I have nothing against public health education. I just think taking up time to worry about things that don't need the worry is stupid.
And how much of the coverage is educational? I'm sure there's been some education in the coverage somewhere, but most of it is urgent updates on some kid in Texas getting sick or questions about whether or not this will kill us all.
Okay, Jacob, I was with you all the way until the last paragraph when you suggested overreacting to bubonic plague.
No, no, no. We get a few cases of plague every few years out here and I'm tired of the media having conniptions about it.
But other than that, I agree.
On the other hand, now I have a great excuse to skip work if I need one in the next few weeks... ;-)
Theresa, I think Jacob was kidding in that last paragraph. I'm guessing the reason the media reacts to your few cases of bubonic plague is for the weirdness factor -- most people don't realize that the plague is still around.
Jacob, remember when we were copy editors during the whole SARS hoopla, and the AP wire was full of photos of Asian people wearing surgical masks? They're back! People in surgical masks, all over the news! (I guess that's the only way to illustrate the flu, other than with pictures of pigs.)

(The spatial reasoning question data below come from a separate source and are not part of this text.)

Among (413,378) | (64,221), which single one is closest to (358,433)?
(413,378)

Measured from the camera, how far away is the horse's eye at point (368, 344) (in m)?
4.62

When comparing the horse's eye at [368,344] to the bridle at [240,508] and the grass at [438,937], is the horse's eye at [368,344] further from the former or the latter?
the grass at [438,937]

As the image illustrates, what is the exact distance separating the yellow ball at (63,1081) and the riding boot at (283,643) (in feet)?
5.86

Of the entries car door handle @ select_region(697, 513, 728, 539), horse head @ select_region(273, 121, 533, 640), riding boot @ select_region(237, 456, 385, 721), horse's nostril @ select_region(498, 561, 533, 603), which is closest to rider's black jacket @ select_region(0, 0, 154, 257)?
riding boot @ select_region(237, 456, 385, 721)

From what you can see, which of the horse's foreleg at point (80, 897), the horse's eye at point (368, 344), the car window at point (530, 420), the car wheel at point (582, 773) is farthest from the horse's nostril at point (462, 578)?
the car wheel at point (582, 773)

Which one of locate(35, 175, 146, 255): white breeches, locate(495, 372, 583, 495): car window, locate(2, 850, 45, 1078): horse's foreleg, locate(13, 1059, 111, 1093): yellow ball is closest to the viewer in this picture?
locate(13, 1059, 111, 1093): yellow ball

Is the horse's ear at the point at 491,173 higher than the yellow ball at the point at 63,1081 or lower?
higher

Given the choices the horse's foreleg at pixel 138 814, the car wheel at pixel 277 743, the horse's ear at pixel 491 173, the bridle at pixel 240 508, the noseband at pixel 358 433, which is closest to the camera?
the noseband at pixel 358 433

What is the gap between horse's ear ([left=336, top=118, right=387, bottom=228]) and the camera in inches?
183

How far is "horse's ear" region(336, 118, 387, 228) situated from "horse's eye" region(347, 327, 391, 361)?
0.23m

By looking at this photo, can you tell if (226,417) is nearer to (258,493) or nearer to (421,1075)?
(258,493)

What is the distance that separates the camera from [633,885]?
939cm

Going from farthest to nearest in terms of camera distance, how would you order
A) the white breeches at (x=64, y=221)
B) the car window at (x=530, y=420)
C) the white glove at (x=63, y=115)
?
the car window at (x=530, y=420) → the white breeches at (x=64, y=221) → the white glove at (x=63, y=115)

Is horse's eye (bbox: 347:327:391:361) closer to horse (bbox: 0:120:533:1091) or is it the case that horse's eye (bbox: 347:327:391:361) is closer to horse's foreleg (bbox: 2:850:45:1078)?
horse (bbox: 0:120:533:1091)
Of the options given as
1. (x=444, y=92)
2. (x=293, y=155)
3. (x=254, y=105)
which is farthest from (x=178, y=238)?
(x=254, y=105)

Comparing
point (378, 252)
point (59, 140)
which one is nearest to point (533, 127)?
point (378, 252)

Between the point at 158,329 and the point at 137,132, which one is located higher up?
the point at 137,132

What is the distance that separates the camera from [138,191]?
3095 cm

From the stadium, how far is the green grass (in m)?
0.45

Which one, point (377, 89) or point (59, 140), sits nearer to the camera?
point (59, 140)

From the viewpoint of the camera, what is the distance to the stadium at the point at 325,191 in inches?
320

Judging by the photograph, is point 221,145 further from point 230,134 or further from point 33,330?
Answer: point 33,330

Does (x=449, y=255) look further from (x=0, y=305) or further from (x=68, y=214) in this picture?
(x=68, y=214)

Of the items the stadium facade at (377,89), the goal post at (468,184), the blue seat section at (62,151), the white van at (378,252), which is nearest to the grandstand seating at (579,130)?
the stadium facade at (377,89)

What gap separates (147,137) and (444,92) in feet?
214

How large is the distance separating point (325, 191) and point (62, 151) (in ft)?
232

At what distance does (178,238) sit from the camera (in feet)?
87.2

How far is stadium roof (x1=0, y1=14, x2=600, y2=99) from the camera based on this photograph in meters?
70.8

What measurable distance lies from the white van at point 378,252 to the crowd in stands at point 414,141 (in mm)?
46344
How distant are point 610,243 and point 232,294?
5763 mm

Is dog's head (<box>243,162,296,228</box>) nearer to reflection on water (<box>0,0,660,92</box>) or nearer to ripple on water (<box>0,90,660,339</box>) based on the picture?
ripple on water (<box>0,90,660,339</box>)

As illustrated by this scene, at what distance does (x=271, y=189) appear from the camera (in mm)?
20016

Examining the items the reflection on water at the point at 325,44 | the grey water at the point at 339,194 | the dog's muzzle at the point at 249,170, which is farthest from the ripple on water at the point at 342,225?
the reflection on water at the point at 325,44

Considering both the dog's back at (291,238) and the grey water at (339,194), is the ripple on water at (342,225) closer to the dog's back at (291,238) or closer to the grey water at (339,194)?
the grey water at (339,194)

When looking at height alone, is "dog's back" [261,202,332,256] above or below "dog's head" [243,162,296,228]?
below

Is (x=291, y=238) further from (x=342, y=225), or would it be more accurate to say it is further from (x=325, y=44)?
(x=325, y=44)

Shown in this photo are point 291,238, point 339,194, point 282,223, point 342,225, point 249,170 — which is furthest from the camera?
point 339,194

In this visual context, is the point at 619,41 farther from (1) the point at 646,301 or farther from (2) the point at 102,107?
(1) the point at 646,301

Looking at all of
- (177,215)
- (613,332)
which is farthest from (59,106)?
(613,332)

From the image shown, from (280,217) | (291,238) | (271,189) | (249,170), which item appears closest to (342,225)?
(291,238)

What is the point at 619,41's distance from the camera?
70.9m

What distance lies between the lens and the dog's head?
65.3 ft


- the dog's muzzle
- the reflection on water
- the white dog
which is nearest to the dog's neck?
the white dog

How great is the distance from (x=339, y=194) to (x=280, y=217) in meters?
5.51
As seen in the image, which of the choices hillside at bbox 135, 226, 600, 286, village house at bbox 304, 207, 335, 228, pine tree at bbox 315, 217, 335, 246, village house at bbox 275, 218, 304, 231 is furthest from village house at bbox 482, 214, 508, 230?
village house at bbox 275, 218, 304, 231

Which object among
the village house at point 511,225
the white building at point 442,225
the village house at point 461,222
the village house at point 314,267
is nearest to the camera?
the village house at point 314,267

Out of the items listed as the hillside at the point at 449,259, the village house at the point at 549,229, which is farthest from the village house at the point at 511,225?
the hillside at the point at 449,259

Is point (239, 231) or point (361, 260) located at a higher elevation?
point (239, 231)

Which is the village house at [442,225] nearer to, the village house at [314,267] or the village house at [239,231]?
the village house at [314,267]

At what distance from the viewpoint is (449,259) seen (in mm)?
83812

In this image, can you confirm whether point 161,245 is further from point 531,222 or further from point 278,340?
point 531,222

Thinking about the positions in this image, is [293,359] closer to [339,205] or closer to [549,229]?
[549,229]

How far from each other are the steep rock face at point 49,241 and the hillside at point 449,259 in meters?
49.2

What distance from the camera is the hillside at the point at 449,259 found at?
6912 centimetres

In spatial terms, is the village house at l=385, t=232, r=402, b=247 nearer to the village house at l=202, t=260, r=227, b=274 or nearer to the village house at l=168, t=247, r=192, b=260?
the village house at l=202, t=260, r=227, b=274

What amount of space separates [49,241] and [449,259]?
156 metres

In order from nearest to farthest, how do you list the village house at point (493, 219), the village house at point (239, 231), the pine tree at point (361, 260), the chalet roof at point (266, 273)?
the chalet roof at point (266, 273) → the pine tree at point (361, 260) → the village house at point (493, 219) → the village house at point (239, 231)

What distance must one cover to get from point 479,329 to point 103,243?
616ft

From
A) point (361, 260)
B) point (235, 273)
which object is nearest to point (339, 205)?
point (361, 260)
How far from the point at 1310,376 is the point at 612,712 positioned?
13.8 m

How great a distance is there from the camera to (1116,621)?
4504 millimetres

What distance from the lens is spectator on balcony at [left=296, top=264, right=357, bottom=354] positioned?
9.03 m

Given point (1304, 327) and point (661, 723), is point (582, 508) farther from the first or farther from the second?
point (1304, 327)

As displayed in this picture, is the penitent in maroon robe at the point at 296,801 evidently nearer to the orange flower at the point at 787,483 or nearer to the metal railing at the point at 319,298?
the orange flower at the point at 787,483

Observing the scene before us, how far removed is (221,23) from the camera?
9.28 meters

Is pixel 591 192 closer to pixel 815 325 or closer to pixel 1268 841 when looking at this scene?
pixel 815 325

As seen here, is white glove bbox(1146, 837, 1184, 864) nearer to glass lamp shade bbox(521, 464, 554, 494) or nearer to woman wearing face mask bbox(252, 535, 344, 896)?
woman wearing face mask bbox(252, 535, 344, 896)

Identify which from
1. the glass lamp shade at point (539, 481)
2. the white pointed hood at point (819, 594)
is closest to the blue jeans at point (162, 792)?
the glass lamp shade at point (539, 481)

Hey - it's more exciting than a picture of a gas pump.
Has another white girl been kidnapped?! How did I miss this?
News of actual importance would be much harder to explain, not to mention harder to illustrate visually.
No, you're absolutely right. As a scientist, I'm constantly annoyed by the media's complete lack of understanding and melodramatic overreaction to both scientific findings and health scares. The swine flu is just the latest thing for the talking heads to yammer on nonsensically about.
"Yammering On" would actually be a very fitting title for one of those news commentary shows on CNN. I might actually watch that just for the honesty of the title.
Nah. Forget it. I wouldn't.
Chris, have you noticed that your recent comments have dealt as much with previous comments as they have the original posts? Odd.
I am unconcerned about this as well. Thank you.
Are you accusing me of not reading your posts yet leaving comments anyway to make it seem like I have? I wouldn't do that, would I?
You might notice my first comment on this post was strictly inspired by the post. For some reason, I came back and left a second comment that was in response to another commenter. And now, God help me, I'm leaving a third comment, which is a reply to your comment about my comment.
I've got to get back to work before this gets out of hand.
I actually wasn't accusing you of anything. I just thought it was funny that most of your recent comments were kind of comments about comments.